Eigentlich sollte hier ein Artikel entstehen, der sich ausführlich mit der Überflüssigkeit mutwillig zur Schau gestellter Heiratsanträge und inszenierter Verlobungsvideos auf Instagram auseinandersetzt. Material gibt es mehr als genug; unter Hashtags wie #heproposed oder #shesaidyes finden sich millionenfach die immer gleichen Motive.

Entweder perfekt manikürte Fingerchen, an denen ein exorbitant großes Juwel pappt und lupenrein in die Linse flimmert. Oder die überrascht vors Ö-Mündchen geschlagenen Hände, ebenso makellos manikürt, mit dem Blick auf den*die knieende Partner*in, der*die besagtes Juwel hoffnungsvoll in einem aufgeklappten Kästchen präsentiert. Oh, und Eiffelturm. Ganz oft Eiffelturm. Manchmal auch eine besonders innige Emo-Umarmung mit gesenkten Augenlidern, bei der selbstredend das Juwel zentral aufs Bild gehört.

Je größer der Edelstein, desto besser – denn das bedeutet in unserer auf materiellen Wohlstand ausgerichteten Welt nicht nur, dass der*die Partner*in es vermocht hat, entsprechende finanzielle Ressourcen locker zu machen, sondern auch, dass die Liebe groß und so echt sein muss wie der Klunker.

Datenauszug –
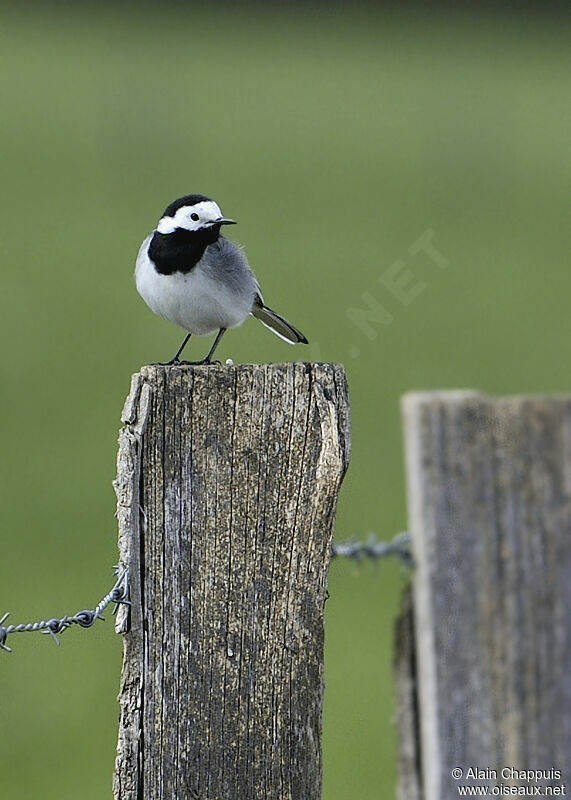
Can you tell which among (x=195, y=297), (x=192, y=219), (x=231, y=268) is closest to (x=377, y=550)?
(x=195, y=297)

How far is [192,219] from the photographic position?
5.04m

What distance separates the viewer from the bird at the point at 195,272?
16.2ft

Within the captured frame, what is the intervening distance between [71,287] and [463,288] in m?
5.41

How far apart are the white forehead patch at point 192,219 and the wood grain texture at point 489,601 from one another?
316 centimetres

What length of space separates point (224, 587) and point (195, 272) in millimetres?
2720

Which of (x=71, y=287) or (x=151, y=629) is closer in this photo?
(x=151, y=629)

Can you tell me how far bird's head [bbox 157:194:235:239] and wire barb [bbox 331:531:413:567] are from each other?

Deine Aufgaben –
[1] Gib aus dem Text über Heiratsanträge auf Instagram den Abschnitt wortgetreu wieder, der mit den Worten „Je größer der“ beginnt und mit „wie der Klunker.“ endet.
[2] Unter welchen Hashtags finden sich laut dem Text über Heiratsanträge auf Instagram millionenfach die immer gleichen Motive?
[3] Fasse den Text über Heiratsanträge auf Instagram in zwei Sätzen zusammen.

Lösungen –
[1]
Je größer der Edelstein, desto besser – denn das bedeutet in unserer auf materiellen Wohlstand ausgerichteten Welt nicht nur, dass der*die Partner*in es vermocht hat, entsprechende finanzielle Ressourcen locker zu machen, sondern auch, dass die Liebe groß und so echt sein muss wie der Klunker.

[2] Unter Hashtags wie #heproposed oder #shesaidyes.

[3] Eigentlich sollte ein Artikel über die Überflüssigkeit zur Schau gestellter Heiratsanträge und inszenierter Verlobungsvideos auf Instagram entstehen, wo sich millionenfach die immer gleichen Motive finden: manikürte Finger mit großem Juwel, vor den Mund geschlagene Hände, knieende Partner*innen mit aufgeklapptem Kästchen und oft der Eiffelturm. Je größer der Edelstein, desto besser, denn er zeigt nicht nur, dass der*die Partner*in entsprechende finanzielle Ressourcen locker machen konnte, sondern auch, dass die Liebe groß und so echt sein muss wie der Klunker.